Sovos, Comply Exchange and Ledgible held a Webinar on “Building a 1099 Operating Model for Success” which found that almost half of attendees rank “cost basis tracking and reporting” as their top concern for 1099-DA implementation. This reaction is impactful given that starting January 1st, brokers must track gross proceeds on sales of digital assets for 1099-DA reports to go out in early 2026 per the recent IRS regulations.
On June 28, 2024, the US IRS and Treasury released final digital asset tax reporting regulations. These mandate brokers withhold taxes and report annually on sales or exchanges involving cryptocurrencies, NFTs, tokenized securities, and other digital assets. It also addresses other Form 1099 reporting requirements, such as income from staking rewards, airdrops, and interest.
The traditional methods for tracking financial assets do not work for digital assets. The data must be captured at the time of transaction. It is difficult to get the necessary data after the completed transaction. Additionally, many digital asset holders were not required to provide basic information when signing up. Brokers and wallet holders now have to track down each customer to secure KYC details. And to further differentiate from traditional assets, digital assets can be bought, sold and used globally 24x7x365.

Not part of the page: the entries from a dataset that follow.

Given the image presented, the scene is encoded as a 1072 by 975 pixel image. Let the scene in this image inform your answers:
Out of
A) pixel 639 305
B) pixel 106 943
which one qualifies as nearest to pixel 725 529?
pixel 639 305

This presents a unique challenge for product managers when adding crypto the mix of financial assets to be ready for the 1099-DA which start in 2025. Given these changes, digital asset service providers must now begin developing an end-to-end operating model that ensures compliance while remaining customer-centric.

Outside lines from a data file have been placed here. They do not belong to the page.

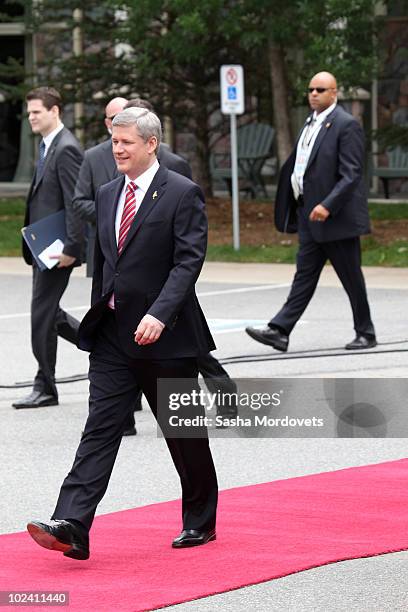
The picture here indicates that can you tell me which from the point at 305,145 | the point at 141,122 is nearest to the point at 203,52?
the point at 305,145

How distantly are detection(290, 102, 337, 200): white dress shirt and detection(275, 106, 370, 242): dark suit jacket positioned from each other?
1.6 inches

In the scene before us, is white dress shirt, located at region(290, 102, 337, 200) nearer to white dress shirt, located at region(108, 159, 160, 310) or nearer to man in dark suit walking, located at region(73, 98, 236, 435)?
man in dark suit walking, located at region(73, 98, 236, 435)

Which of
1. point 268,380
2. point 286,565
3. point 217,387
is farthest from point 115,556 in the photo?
point 268,380

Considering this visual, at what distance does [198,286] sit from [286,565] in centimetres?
1081

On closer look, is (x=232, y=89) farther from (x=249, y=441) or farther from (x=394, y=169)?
(x=249, y=441)

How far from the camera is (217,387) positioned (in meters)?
9.52

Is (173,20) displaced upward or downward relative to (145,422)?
upward

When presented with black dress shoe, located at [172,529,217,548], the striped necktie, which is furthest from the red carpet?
the striped necktie

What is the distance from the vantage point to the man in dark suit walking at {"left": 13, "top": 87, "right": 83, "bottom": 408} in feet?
33.1

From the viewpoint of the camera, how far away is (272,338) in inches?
482

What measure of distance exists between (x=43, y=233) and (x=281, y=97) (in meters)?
13.8

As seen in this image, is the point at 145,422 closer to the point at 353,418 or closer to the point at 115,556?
the point at 353,418

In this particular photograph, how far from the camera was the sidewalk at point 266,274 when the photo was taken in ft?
55.9

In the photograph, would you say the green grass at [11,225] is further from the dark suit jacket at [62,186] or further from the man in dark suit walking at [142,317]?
the man in dark suit walking at [142,317]
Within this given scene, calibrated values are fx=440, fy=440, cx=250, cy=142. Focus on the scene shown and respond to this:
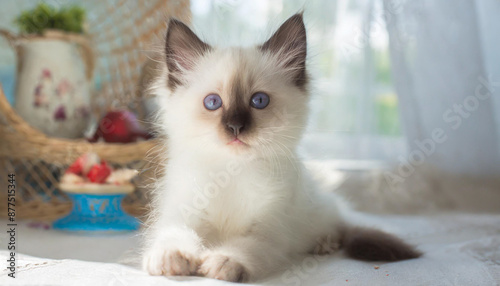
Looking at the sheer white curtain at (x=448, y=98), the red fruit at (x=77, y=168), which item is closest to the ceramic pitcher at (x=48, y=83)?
the red fruit at (x=77, y=168)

The process can seem overwhelming, but here are a few practical steps for starting the process to capture the required data for 1099-DAs.

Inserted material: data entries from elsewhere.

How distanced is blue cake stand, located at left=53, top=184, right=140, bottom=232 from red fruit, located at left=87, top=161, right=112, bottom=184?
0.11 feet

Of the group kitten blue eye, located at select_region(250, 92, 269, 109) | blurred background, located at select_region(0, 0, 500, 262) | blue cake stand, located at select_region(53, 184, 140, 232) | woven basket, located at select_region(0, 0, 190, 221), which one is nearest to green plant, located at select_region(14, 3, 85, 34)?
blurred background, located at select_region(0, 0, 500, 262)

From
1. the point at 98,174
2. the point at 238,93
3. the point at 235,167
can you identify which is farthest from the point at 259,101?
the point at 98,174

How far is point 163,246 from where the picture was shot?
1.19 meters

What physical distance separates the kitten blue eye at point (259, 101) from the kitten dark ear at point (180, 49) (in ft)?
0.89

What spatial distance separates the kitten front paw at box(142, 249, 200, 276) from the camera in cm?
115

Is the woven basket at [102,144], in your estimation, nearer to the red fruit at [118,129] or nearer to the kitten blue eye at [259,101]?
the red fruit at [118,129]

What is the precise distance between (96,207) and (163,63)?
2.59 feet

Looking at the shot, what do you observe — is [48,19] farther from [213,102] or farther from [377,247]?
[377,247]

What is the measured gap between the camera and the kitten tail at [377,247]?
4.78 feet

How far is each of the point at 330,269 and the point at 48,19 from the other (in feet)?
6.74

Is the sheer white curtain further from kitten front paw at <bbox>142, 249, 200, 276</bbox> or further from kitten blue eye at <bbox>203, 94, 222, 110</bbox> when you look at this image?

- Understanding the penalties and timeline. While it’s not all due to start next year, the foundation built to track digital assets can be leveraged for future deadlines for digital asset earnings, staking, interest and more.
- Plan a lengthy timeline to be able to capture customer KYC details as resistance from some in the digital asset community can be expected.
- Use current reports and documents for any overlap in data fields. One intake record to share data with multiple IRS forms.
- Manage data and customer lifecycle on a continual basis.
- Establish a steering committee for stakeholder management and governance.
- Evaluate internal and external resource options for technology and ongoing training/education.
- Create written policy and procedures with workplace instructions.
- Define a budget and who owns it. Lean on software vendors to write the RFPs.
It is up to the agent to assess the tax withhold on payments applied before funds are paid to the customer. If this is not done accurately, the agent is liable.